> [YOUR TASK]: The lines below that include the word "version" are to be reported.

> [DATA]:

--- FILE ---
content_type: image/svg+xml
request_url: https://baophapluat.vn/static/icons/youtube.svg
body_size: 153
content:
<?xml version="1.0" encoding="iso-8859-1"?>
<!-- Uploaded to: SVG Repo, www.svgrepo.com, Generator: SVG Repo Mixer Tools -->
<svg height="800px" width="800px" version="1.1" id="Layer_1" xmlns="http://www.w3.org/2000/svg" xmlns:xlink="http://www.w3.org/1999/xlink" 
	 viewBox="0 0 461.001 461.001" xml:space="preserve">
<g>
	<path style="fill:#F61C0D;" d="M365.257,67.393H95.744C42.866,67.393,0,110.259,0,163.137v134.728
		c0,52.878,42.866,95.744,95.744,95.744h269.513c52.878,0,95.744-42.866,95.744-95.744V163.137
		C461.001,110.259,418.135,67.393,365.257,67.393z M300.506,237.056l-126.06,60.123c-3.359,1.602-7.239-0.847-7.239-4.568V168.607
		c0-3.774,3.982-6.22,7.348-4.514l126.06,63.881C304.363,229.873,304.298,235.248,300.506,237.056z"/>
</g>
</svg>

> [ANSWER SPACE]:
<?xml version="1.0" encoding="iso-8859-1"?>
<svg height="800px" width="800px" version="1.1" id="Layer_1" xmlns="http://www.w3.org/2000/svg" xmlns:xlink="http://www.w3.org/1999/xlink" 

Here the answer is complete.